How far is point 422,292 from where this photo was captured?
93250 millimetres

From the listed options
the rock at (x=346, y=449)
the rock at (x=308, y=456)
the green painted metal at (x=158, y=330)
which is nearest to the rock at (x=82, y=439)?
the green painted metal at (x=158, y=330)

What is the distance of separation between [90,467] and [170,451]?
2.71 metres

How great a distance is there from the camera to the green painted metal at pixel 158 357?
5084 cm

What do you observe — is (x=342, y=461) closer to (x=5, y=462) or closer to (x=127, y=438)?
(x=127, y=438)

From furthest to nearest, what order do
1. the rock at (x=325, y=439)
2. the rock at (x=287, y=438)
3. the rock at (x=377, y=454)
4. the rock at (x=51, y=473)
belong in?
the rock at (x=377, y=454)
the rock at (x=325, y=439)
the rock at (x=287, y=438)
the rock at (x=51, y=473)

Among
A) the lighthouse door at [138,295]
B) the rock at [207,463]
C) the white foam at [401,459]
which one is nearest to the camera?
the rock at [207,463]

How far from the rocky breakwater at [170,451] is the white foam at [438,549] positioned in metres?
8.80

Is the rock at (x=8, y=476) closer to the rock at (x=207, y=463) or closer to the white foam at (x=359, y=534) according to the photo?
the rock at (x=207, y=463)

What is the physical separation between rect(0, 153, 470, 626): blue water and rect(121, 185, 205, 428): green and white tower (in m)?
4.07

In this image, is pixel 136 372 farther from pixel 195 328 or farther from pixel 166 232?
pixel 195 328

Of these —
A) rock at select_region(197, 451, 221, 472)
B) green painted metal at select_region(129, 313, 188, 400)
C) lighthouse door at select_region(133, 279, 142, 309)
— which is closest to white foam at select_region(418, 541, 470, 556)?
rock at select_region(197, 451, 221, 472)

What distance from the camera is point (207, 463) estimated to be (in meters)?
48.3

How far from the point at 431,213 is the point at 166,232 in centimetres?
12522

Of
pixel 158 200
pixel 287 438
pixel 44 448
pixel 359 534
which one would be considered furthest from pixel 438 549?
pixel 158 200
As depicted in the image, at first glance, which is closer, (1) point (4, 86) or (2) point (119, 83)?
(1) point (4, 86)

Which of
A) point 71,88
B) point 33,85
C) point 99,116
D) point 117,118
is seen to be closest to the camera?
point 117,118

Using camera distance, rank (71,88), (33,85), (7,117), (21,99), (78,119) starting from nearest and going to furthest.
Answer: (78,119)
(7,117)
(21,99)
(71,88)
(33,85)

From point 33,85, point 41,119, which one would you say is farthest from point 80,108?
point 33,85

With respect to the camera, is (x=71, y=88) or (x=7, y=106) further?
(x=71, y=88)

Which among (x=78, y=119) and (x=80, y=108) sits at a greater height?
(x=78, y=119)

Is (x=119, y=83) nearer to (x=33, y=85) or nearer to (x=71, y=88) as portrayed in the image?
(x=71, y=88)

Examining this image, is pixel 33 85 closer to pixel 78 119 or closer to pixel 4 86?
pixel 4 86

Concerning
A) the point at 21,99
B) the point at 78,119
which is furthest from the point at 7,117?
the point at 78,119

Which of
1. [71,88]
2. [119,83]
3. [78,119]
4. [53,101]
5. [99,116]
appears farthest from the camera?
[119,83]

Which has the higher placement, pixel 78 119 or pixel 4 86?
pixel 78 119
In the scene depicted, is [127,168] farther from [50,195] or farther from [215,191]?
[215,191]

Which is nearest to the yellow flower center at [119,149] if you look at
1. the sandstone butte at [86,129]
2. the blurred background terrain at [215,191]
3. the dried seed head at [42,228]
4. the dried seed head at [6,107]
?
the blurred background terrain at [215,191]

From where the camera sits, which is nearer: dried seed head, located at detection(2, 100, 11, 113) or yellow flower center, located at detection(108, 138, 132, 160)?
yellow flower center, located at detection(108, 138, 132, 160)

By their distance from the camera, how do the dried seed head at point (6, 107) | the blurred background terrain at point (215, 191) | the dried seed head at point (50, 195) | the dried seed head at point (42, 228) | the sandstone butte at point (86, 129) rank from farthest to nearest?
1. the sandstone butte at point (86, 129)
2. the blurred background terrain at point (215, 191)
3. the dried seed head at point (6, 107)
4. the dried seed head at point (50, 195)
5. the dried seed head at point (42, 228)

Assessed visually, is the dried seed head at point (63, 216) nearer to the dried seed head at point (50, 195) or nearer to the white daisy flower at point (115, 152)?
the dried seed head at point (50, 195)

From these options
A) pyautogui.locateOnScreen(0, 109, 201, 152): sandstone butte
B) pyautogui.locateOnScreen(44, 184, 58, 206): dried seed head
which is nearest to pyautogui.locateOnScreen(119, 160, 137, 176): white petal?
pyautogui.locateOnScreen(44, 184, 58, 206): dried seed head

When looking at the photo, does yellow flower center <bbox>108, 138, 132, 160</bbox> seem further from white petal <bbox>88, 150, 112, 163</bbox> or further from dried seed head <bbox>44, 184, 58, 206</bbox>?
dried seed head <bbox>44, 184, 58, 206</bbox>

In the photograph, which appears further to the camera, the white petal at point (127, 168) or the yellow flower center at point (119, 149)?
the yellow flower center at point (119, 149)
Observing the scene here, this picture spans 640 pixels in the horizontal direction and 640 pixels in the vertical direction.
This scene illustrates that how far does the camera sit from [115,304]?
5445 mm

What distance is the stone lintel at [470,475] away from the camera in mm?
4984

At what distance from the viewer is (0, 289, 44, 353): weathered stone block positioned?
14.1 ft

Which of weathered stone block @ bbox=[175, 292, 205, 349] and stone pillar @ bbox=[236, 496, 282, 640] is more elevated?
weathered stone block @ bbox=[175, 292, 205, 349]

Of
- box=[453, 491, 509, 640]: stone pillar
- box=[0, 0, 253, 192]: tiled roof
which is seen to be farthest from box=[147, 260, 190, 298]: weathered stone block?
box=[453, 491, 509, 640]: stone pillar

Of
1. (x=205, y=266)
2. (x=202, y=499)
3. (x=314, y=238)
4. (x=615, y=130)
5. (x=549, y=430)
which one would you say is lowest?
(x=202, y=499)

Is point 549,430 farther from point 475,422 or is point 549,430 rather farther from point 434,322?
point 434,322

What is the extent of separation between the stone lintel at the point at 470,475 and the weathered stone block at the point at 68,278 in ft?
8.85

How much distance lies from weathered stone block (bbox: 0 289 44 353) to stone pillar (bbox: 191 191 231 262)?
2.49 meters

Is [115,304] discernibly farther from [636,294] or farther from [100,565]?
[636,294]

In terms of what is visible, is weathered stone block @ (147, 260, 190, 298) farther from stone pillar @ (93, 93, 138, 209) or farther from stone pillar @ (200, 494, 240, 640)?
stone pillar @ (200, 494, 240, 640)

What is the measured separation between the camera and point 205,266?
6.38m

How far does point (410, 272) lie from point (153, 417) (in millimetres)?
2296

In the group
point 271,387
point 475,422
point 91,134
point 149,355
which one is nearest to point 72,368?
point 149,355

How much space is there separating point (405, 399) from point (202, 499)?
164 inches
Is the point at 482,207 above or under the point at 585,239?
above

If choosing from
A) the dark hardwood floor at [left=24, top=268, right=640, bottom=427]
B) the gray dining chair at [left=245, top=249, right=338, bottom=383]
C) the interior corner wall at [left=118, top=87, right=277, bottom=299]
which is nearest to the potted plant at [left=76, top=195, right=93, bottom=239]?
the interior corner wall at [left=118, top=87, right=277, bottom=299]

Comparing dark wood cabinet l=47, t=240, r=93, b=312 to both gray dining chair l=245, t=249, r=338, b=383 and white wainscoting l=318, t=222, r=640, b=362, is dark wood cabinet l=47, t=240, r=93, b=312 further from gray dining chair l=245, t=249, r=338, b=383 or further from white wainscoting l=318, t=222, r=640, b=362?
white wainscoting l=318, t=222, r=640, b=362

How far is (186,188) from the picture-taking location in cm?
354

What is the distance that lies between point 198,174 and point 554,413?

◆ WHAT YOU SHOULD DO
Please recast all of the data above as a numbered list, leaving out the blank lines.

◆ FINISHED EXERCISE
1. How far is point 422,292 from where this photo was captured?
2. 93250 millimetres
3. From the listed options
4. the rock at (x=346, y=449)
5. the rock at (x=308, y=456)
6. the green painted metal at (x=158, y=330)
7. which is nearest to the rock at (x=82, y=439)?
8. the green painted metal at (x=158, y=330)
9. What is the distance of separation between [90,467] and [170,451]?
10. 2.71 metres
11. How great a distance is there from the camera to the green painted metal at pixel 158 357?
12. 5084 cm
13. What do you observe — is (x=342, y=461) closer to (x=5, y=462) or closer to (x=127, y=438)?
14. (x=127, y=438)
15. From furthest to nearest, what order do
16. 1. the rock at (x=325, y=439)
17. 2. the rock at (x=287, y=438)
18. 3. the rock at (x=377, y=454)
19. 4. the rock at (x=51, y=473)
20. belong in?
21. the rock at (x=377, y=454)
22. the rock at (x=325, y=439)
23. the rock at (x=287, y=438)
24. the rock at (x=51, y=473)
25. Among
26. A) the lighthouse door at [138,295]
27. B) the rock at [207,463]
28. C) the white foam at [401,459]
29. which one is nearest to the camera?
30. the rock at [207,463]
31. How far from the rocky breakwater at [170,451] is the white foam at [438,549] positioned in metres?
32. 8.80
33. Is the rock at (x=8, y=476) closer to the rock at (x=207, y=463) or closer to the white foam at (x=359, y=534) according to the photo?
34. the rock at (x=207, y=463)
35. What is the physical separation between rect(0, 153, 470, 626): blue water and rect(121, 185, 205, 428): green and white tower (in m)?
36. 4.07
37. In this image, is pixel 136 372 farther from pixel 195 328 or farther from pixel 166 232?
38. pixel 195 328
39. Of these —
40. A) rock at select_region(197, 451, 221, 472)
41. B) green painted metal at select_region(129, 313, 188, 400)
42. C) lighthouse door at select_region(133, 279, 142, 309)
43. — which is closest to white foam at select_region(418, 541, 470, 556)?
44. rock at select_region(197, 451, 221, 472)
45. What distance from the camera is point (207, 463) estimated to be (in meters)?
46. 48.3
47. How far from the point at 431,213 is the point at 166,232 in centimetres?
48. 12522
49. Of
50. pixel 158 200
51. pixel 287 438
52. pixel 44 448
53. pixel 359 534
54. which one would be considered furthest from pixel 438 549?
55. pixel 158 200
56. As depicted in the image, at first glance, which is closer, (1) point (4, 86) or (2) point (119, 83)?
57. (1) point (4, 86)
58. Which of
59. A) point 71,88
60. B) point 33,85
61. C) point 99,116
62. D) point 117,118
63. is seen to be closest to the camera?
64. point 117,118
65. Using camera distance, rank (71,88), (33,85), (7,117), (21,99), (78,119) starting from nearest and going to furthest.
66. Answer: (78,119)
67. (7,117)
68. (21,99)
69. (71,88)
70. (33,85)
71. From point 33,85, point 41,119, which one would you say is farthest from point 80,108?
72. point 33,85
73. With respect to the camera, is (x=71, y=88) or (x=7, y=106) further?
74. (x=71, y=88)
75. Which among (x=78, y=119) and (x=80, y=108) sits at a greater height?
76. (x=78, y=119)
77. Is (x=119, y=83) nearer to (x=33, y=85) or nearer to (x=71, y=88) as portrayed in the image?
78. (x=71, y=88)
79. Examining this image, is pixel 33 85 closer to pixel 78 119 or closer to pixel 4 86?
80. pixel 4 86
81. Concerning
82. A) the point at 21,99
83. B) the point at 78,119
84. which is furthest from the point at 7,117?
85. the point at 78,119
86. Which of
87. 1. [71,88]
88. 2. [119,83]
89. 3. [78,119]
90. 4. [53,101]
91. 5. [99,116]
92. appears farthest from the camera?
93. [119,83]
94. Which has the higher placement, pixel 78 119 or pixel 4 86?
95. pixel 78 119
96. In the scene depicted, is [127,168] farther from [50,195] or farther from [215,191]?
97. [215,191]
98. Which is nearest to the yellow flower center at [119,149] if you look at
99. 1. the sandstone butte at [86,129]
100. 2. the blurred background terrain at [215,191]
101. 3. the dried seed head at [42,228]
102. 4. the dried seed head at [6,107]
103. ?
104. the blurred background terrain at [215,191]
105. From where the camera sits, which is nearer: dried seed head, located at detection(2, 100, 11, 113) or yellow flower center, located at detection(108, 138, 132, 160)?
106. yellow flower center, located at detection(108, 138, 132, 160)
107. By their distance from the camera, how do the dried seed head at point (6, 107) | the blurred background terrain at point (215, 191) | the dried seed head at point (50, 195) | the dried seed head at point (42, 228) | the sandstone butte at point (86, 129) rank from farthest to nearest?
108. 1. the sandstone butte at point (86, 129)
109. 2. the blurred background terrain at point (215, 191)
110. 3. the dried seed head at point (6, 107)
111. 4. the dried seed head at point (50, 195)
112. 5. the dried seed head at point (42, 228)
113. Assessed visually, is the dried seed head at point (63, 216) nearer to the dried seed head at point (50, 195) or nearer to the white daisy flower at point (115, 152)?
114. the dried seed head at point (50, 195)
115. From these options
116. A) pyautogui.locateOnScreen(0, 109, 201, 152): sandstone butte
117. B) pyautogui.locateOnScreen(44, 184, 58, 206): dried seed head
118. which is nearest to pyautogui.locateOnScreen(119, 160, 137, 176): white petal?
119. pyautogui.locateOnScreen(44, 184, 58, 206): dried seed head
120. When looking at the photo, does yellow flower center <bbox>108, 138, 132, 160</bbox> seem further from white petal <bbox>88, 150, 112, 163</bbox> or further from dried seed head <bbox>44, 184, 58, 206</bbox>?
121. dried seed head <bbox>44, 184, 58, 206</bbox>
122. In the photograph, which appears further to the camera, the white petal at point (127, 168) or the yellow flower center at point (119, 149)?
123. the yellow flower center at point (119, 149)
124. Observing the scene here, this picture spans 640 pixels in the horizontal direction and 640 pixels in the vertical direction.
125. This scene illustrates that how far does the camera sit from [115,304]?
126. 5445 mm
127. What distance is the stone lintel at [470,475] away from the camera in mm?
128. 4984
129. At what distance from the viewer is (0, 289, 44, 353): weathered stone block positioned?
130. 14.1 ft
131. Which of weathered stone block @ bbox=[175, 292, 205, 349] and stone pillar @ bbox=[236, 496, 282, 640] is more elevated?
132. weathered stone block @ bbox=[175, 292, 205, 349]
133. Of
134. - box=[453, 491, 509, 640]: stone pillar
135. - box=[0, 0, 253, 192]: tiled roof
136. which is seen to be farthest from box=[147, 260, 190, 298]: weathered stone block?
137. box=[453, 491, 509, 640]: stone pillar
138. Of
139. 1. (x=205, y=266)
140. 2. (x=202, y=499)
141. 3. (x=314, y=238)
142. 4. (x=615, y=130)
143. 5. (x=549, y=430)
144. which one would you say is lowest?
145. (x=202, y=499)
146. Is point 549,430 farther from point 475,422 or is point 549,430 rather farther from point 434,322?
147. point 434,322
148. What is the extent of separation between the stone lintel at the point at 470,475 and the weathered stone block at the point at 68,278 in ft?
149. 8.85
150. How much distance lies from weathered stone block (bbox: 0 289 44 353) to stone pillar (bbox: 191 191 231 262)?
151. 2.49 meters
152. Is [115,304] discernibly farther from [636,294] or farther from [100,565]?
153. [636,294]
154. In terms of what is visible, is weathered stone block @ (147, 260, 190, 298) farther from stone pillar @ (93, 93, 138, 209) or farther from stone pillar @ (200, 494, 240, 640)?
155. stone pillar @ (200, 494, 240, 640)
156. What is the measured separation between the camera and point 205,266?
157. 6.38m
158. How far does point (410, 272) lie from point (153, 417) (in millimetres)?
159. 2296
160. In the group
161. point 271,387
162. point 475,422
163. point 91,134
164. point 149,355
165. which one is nearest to point 72,368?
166. point 149,355
167. How much space is there separating point (405, 399) from point (202, 499)?
168. 164 inches
169. Is the point at 482,207 above or under the point at 585,239?
170. above
171. If choosing from
172. A) the dark hardwood floor at [left=24, top=268, right=640, bottom=427]
173. B) the gray dining chair at [left=245, top=249, right=338, bottom=383]
174. C) the interior corner wall at [left=118, top=87, right=277, bottom=299]
175. which is nearest to the potted plant at [left=76, top=195, right=93, bottom=239]?
176. the interior corner wall at [left=118, top=87, right=277, bottom=299]
177. Comparing dark wood cabinet l=47, t=240, r=93, b=312 to both gray dining chair l=245, t=249, r=338, b=383 and white wainscoting l=318, t=222, r=640, b=362, is dark wood cabinet l=47, t=240, r=93, b=312 further from gray dining chair l=245, t=249, r=338, b=383 or further from white wainscoting l=318, t=222, r=640, b=362?
178. white wainscoting l=318, t=222, r=640, b=362
179. How far is (186,188) from the picture-taking location in cm?
180. 354
181. What is the distance that lies between point 198,174 and point 554,413?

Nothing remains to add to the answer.